29. The method of any one of claims 26 to 28, further comprising decrosslinking the FFPE sample, optionally wherein the decrosslinking is carried out using TE buffer, pH 9.

30. The method of any one of claims 24 to 29, wherein the polyA tail is between 3 and 50 nucleotides.

31. The method of any one of claims 24 to 30, wherein generating the RNA library comprises the steps of eluting the polyadenylated total RNA from the substrate and generating the RNA library from the eluted polyadenylated RNA library using a RNA library prep kit.
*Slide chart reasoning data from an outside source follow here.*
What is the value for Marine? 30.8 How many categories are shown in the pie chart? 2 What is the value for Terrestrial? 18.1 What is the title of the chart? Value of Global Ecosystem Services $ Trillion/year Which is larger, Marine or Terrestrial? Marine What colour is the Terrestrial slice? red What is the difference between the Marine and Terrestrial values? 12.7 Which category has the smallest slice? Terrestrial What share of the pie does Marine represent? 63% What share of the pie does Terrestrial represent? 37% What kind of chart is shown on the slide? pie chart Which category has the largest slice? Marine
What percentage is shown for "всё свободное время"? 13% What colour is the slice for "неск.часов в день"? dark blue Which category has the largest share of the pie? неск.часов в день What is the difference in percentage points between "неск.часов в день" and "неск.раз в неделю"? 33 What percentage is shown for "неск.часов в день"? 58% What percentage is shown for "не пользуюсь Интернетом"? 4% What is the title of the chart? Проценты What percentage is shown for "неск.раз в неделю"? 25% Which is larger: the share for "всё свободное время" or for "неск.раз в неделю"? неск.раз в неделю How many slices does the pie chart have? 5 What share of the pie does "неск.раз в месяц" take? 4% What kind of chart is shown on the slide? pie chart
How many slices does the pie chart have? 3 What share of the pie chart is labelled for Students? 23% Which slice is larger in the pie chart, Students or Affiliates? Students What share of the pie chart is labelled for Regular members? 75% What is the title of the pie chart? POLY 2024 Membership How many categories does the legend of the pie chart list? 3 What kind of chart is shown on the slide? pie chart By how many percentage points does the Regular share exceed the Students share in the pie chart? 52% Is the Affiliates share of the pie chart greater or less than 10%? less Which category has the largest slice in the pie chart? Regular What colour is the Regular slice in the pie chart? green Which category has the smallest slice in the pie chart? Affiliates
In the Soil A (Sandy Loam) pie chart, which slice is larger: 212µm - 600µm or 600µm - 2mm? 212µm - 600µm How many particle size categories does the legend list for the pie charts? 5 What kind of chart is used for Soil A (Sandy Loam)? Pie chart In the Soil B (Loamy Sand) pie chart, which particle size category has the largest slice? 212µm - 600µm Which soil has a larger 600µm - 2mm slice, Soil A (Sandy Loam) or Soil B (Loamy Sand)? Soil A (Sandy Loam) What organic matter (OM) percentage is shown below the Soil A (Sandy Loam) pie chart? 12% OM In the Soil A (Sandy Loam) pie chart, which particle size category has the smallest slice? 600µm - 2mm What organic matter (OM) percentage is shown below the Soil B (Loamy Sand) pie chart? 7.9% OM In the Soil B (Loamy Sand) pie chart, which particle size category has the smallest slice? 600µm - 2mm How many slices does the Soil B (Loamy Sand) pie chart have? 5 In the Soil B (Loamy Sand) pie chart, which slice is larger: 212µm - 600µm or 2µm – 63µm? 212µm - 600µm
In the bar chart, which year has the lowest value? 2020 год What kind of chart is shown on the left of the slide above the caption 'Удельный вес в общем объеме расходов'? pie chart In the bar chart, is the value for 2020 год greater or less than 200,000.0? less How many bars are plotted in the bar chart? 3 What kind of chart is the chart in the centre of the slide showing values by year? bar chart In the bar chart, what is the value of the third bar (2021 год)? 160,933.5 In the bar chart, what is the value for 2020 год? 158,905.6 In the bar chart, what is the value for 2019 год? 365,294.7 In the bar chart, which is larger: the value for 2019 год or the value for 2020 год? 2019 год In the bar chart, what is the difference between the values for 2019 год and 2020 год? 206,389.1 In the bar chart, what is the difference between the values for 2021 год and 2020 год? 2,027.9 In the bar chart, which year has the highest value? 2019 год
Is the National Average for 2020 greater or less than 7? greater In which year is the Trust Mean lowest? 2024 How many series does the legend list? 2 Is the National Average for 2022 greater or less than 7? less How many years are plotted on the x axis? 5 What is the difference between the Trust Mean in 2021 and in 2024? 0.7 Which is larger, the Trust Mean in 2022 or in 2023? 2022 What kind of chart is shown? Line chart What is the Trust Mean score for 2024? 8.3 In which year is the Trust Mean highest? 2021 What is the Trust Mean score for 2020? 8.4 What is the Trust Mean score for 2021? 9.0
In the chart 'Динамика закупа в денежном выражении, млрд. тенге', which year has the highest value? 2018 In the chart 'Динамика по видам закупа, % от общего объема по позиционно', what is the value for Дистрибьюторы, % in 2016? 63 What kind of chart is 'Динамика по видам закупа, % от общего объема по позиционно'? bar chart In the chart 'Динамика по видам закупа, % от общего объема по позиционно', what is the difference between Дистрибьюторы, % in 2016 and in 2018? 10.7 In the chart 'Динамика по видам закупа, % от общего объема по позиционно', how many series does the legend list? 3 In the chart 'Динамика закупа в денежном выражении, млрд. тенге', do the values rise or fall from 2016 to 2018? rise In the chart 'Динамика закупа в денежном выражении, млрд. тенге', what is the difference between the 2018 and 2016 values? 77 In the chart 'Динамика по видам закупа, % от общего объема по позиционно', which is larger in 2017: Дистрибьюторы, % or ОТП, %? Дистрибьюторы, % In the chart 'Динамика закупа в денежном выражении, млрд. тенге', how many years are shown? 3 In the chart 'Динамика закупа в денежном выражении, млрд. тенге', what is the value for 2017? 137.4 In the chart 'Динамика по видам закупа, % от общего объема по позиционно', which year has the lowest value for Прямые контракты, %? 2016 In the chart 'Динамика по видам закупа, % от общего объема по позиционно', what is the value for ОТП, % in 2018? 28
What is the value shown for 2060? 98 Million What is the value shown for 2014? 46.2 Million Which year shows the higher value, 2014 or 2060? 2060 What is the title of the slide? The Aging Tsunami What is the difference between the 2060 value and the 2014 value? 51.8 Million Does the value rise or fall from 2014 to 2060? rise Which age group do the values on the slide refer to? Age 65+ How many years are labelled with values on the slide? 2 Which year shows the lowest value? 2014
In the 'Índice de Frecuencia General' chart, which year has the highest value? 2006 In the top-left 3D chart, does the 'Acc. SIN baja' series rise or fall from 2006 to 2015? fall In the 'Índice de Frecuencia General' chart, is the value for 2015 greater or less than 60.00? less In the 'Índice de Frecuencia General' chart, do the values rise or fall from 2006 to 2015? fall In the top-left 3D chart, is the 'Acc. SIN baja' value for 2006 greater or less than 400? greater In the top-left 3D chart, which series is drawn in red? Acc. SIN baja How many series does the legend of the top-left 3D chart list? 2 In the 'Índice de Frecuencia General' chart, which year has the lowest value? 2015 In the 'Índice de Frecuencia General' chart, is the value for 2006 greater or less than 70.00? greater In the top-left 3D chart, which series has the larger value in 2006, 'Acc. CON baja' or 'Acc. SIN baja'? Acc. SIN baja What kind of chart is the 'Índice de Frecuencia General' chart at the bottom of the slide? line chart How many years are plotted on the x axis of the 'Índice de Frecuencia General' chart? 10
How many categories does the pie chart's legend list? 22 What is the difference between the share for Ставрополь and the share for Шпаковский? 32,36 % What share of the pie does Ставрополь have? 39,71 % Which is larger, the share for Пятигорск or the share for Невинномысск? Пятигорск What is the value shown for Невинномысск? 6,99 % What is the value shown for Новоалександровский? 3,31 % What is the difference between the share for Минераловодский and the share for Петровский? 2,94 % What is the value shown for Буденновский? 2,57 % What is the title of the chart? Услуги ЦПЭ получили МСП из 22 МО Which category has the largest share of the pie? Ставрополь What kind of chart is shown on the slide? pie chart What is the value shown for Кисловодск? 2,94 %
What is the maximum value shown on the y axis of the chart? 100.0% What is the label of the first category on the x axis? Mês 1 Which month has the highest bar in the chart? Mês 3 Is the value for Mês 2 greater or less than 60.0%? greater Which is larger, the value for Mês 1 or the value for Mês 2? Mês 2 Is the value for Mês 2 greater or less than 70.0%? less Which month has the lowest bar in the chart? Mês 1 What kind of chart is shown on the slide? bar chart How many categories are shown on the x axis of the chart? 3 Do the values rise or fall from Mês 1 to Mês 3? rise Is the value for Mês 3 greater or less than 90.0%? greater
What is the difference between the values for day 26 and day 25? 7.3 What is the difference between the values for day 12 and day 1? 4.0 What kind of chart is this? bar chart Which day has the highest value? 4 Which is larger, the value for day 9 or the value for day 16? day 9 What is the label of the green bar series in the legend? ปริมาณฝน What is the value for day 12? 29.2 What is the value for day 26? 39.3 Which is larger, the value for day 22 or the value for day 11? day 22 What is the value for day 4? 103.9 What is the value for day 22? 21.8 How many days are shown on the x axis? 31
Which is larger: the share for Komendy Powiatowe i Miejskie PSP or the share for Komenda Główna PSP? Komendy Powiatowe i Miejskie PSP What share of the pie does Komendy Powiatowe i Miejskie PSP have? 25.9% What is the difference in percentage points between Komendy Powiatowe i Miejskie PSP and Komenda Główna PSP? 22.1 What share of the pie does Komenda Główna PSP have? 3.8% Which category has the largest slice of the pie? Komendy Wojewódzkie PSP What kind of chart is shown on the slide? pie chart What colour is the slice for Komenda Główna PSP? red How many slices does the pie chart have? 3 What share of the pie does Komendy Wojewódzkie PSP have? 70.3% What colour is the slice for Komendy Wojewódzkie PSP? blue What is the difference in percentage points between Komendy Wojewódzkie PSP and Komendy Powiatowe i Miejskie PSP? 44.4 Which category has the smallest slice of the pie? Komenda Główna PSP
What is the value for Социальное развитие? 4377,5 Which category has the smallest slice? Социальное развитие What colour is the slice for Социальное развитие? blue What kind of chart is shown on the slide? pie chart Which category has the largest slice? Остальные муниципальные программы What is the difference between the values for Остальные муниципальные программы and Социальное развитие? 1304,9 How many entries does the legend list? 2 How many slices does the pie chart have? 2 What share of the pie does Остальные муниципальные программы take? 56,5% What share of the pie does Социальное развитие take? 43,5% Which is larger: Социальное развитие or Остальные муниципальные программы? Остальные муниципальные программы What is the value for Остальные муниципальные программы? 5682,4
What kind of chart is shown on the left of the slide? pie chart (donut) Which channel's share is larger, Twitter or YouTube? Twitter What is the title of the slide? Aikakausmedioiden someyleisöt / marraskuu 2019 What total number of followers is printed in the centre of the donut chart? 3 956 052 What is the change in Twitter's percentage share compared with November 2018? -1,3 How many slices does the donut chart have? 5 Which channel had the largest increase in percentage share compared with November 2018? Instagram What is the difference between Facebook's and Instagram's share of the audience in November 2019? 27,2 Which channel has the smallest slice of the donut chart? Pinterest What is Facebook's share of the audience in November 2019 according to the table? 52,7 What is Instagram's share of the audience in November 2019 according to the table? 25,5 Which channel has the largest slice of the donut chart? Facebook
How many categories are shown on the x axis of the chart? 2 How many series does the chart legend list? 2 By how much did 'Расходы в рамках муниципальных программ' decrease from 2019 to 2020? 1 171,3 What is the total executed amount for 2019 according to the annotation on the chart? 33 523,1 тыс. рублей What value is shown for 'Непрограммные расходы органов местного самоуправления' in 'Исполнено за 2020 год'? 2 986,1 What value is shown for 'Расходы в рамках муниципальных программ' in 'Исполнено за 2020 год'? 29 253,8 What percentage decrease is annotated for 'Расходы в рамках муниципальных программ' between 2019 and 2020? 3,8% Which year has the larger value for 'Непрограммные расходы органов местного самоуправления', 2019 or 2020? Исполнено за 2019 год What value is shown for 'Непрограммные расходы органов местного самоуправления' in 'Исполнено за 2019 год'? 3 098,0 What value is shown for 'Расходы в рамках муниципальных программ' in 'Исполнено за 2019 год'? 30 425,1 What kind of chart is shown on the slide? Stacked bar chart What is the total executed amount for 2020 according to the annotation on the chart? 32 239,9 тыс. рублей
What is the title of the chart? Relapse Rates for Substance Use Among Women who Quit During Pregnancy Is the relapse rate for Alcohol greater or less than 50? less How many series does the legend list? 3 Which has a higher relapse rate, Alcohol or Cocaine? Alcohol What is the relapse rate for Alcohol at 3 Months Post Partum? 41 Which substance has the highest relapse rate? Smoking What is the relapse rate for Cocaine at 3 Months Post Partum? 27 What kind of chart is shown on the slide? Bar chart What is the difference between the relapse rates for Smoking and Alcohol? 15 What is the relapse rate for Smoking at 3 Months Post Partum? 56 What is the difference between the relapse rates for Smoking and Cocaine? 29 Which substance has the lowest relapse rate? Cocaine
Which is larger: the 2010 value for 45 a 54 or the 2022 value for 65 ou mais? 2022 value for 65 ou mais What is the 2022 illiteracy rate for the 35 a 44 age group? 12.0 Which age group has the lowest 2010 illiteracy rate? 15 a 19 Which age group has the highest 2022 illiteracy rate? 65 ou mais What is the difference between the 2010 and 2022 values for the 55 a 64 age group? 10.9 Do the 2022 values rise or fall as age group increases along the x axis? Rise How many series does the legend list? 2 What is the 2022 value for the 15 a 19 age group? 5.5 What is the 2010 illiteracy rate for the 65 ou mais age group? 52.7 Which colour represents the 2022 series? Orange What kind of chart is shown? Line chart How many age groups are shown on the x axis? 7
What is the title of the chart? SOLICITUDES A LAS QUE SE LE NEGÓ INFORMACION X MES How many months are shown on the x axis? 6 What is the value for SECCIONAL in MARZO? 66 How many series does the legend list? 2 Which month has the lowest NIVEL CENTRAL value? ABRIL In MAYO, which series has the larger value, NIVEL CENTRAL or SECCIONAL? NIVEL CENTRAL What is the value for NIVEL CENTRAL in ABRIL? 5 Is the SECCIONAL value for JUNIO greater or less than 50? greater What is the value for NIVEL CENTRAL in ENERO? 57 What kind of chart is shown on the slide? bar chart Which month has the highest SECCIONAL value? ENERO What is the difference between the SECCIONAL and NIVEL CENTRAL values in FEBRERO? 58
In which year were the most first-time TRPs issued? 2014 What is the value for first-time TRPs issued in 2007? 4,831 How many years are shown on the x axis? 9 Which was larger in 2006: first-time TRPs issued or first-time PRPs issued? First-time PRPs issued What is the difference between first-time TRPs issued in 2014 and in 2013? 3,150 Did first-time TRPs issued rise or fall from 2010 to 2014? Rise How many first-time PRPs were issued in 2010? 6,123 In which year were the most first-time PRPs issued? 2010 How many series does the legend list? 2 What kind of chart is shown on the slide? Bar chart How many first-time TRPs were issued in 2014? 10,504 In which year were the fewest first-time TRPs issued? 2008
32. The method of any one of claims 24 to 31, wherein generating the RNA library comprises,

i) contacting the isolated RNA with a reverse transcriptase (RT) to generate a first cDNA strand complementary to the RNA;

ii) contacting the first cDNA strand with a reverse transcriptase (RT) or DNA polymerase to generate a second cDNA strand complementary to the first cDNA strand;

iii) amplifying the second strand cDNA to form a PCR template and isolating the PCR template; and

iv) generating an mRNA library from the PCR templates.

33. The method of any one of claims 24 to 32, wherein the RNA library is an mRNA library.

34. The method of claim 33, wherein the PCR templates are further processed by tagmentation to generate a spatial transcriptomics library.

35. The method of claim 34, wherein the tagmentation comprises on bead tagmentation, wherein the bead comprises a plurality of bead-linked transposomes (BLT).

36. The method of claim 35, wherein the BLT comprises,

i) a plurality of oligonucleotides comprising a first clustering sequence (P7), a first index sequence and a Read 1 sequencing primer (Rd1 SP); and

ii) a plurality of oligonucleotides comprising a second clustering sequence (P5), a second index sequence and a Read 2 sequencing primer (Rd2 SP).

37. The method of any one of claims 24 to 36 wherein reverse transcriptase is a high processivity reverse transcriptase.